--- Begin DATA FOR PROCESSING ---

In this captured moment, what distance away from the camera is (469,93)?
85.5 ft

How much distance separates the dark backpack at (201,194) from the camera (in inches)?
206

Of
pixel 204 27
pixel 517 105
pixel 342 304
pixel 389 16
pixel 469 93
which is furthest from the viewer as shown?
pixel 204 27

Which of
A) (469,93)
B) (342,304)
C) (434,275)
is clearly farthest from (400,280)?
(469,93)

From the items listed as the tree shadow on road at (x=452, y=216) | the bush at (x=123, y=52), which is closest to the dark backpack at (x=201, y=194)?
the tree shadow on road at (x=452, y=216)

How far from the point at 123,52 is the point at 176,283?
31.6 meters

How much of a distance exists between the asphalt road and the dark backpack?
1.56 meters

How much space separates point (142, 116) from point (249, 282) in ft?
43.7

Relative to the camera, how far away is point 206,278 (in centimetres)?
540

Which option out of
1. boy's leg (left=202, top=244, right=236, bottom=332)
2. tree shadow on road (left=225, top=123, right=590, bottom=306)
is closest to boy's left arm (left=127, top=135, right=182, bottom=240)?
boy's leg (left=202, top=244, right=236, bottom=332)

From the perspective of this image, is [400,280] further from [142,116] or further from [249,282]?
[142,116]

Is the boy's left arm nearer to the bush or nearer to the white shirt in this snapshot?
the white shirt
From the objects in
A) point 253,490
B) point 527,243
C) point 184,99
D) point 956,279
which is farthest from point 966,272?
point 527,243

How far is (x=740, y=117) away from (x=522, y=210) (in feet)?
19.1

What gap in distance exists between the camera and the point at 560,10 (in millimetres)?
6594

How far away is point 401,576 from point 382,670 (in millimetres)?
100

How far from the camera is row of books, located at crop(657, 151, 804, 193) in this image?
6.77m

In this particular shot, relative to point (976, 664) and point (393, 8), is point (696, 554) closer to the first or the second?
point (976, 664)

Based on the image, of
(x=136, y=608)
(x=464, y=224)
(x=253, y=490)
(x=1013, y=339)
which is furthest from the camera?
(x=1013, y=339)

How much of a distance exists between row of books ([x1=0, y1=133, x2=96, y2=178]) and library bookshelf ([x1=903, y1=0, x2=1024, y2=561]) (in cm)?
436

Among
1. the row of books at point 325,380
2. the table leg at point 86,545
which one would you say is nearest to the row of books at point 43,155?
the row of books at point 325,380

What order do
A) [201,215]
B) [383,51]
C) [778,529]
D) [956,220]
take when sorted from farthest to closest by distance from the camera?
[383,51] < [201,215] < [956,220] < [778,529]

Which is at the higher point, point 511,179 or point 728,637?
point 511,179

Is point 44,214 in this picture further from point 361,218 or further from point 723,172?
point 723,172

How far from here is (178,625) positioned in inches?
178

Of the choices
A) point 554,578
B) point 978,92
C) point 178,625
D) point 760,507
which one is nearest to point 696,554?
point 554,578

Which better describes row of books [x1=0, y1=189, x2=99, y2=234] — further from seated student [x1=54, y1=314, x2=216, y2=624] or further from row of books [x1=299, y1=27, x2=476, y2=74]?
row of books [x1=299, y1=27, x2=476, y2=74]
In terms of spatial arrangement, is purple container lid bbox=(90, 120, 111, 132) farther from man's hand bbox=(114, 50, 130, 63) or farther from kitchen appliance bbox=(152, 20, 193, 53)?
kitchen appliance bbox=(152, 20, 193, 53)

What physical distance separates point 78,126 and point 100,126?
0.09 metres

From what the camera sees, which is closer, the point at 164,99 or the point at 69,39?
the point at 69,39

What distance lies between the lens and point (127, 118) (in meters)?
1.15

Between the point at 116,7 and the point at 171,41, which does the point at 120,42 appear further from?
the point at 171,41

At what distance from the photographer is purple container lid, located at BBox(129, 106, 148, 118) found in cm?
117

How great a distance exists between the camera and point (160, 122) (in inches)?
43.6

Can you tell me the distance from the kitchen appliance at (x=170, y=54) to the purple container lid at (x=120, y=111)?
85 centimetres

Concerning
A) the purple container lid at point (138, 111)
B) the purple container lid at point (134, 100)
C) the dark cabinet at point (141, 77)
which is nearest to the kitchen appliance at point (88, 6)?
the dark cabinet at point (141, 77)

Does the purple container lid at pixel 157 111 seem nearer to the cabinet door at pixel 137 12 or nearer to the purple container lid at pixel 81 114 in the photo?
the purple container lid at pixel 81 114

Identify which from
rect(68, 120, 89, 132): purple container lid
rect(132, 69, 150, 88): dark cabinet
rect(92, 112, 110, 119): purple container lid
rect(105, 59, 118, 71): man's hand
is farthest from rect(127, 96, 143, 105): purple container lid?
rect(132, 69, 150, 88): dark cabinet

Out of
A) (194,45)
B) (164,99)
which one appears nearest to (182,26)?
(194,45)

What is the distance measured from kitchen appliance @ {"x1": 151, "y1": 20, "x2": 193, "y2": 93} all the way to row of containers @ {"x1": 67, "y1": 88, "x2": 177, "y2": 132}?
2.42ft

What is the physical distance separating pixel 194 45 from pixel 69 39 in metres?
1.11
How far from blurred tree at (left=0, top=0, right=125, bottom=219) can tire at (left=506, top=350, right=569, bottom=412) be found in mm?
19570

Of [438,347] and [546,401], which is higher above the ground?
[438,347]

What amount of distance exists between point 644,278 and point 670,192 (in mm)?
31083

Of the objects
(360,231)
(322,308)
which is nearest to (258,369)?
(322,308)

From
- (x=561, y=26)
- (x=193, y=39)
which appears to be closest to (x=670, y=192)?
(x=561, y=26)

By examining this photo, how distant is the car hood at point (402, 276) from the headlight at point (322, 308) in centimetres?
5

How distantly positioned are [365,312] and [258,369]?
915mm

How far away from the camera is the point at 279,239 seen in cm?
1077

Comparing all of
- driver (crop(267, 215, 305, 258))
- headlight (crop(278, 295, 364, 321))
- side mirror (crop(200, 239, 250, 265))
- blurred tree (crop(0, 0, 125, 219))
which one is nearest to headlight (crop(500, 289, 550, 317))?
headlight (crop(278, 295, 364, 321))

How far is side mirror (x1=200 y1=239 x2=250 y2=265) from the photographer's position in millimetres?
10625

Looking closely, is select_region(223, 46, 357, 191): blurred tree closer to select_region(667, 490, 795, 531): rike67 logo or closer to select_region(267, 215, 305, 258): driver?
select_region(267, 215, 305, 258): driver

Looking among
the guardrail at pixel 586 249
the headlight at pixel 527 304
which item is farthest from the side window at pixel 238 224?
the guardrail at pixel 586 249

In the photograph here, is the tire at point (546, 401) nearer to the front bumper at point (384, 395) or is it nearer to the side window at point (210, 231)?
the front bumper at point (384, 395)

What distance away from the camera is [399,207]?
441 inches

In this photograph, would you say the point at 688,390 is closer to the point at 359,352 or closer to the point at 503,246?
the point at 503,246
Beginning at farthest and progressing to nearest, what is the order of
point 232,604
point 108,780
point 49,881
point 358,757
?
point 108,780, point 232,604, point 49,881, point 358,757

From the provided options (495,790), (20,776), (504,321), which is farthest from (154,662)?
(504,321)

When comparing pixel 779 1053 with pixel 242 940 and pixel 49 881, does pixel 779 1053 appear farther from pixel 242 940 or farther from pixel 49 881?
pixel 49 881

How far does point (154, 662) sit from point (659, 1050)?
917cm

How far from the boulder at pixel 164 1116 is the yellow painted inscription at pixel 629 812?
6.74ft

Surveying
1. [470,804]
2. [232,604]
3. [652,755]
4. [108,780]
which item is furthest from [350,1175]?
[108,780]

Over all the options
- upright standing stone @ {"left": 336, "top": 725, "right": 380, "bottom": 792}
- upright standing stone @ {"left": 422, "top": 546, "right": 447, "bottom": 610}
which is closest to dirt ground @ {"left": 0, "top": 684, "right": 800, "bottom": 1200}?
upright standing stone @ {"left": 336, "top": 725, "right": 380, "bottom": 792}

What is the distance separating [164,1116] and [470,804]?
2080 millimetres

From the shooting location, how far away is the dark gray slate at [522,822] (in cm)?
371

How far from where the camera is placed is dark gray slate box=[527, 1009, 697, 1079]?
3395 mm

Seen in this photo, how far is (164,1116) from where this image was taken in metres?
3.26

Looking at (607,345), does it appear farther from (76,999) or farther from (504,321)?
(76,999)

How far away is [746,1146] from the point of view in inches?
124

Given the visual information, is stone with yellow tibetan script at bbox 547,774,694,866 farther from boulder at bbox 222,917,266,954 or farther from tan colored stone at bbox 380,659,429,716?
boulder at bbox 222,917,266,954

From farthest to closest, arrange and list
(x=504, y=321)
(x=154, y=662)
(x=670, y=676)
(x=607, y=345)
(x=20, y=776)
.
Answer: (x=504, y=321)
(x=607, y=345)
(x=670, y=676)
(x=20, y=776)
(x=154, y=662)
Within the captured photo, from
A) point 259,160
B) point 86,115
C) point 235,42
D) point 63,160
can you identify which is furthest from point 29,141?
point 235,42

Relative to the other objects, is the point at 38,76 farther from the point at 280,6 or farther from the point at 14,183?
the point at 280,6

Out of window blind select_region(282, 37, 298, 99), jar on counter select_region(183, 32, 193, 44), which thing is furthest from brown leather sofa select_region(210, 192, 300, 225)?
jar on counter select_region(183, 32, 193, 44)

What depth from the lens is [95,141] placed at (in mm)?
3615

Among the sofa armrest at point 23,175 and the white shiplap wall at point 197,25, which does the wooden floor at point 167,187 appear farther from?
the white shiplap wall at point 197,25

--- End DATA FOR PROCESSING ---

# [STATED EXERCISE]
Gather every line of the material above that contains the word "nearest". Treat uppercase and lowercase letters as distinct.

# [THE SOLUTION]
which one would you say is nearest to the row of books at point 43,155?
which one is nearest to point 696,554?
which is nearest to the kitchen appliance at point (88, 6)?
which one appears nearest to (182,26)?
which is nearest to (258,369)?
which one is nearest to headlight (crop(500, 289, 550, 317))?
Beginning at farthest and progressing to nearest, what is the order of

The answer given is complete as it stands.